● **Data shown**
----------
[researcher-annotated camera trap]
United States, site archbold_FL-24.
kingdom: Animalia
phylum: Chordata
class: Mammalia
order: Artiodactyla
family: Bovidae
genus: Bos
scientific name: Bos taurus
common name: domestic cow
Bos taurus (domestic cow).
----------
● **Aim of the exercise**
Retype the entries exactly, please. Leave no line out.

● **Solution for this problem**
[researcher-annotated camera trap]
United States, site archbold_FL-24.
kingdom: Animalia
phylum: Chordata
class: Mammalia
order: Artiodactyla
family: Bovidae
genus: Bos
scientific name: Bos taurus
common name: domestic cow
Bos taurus (domestic cow).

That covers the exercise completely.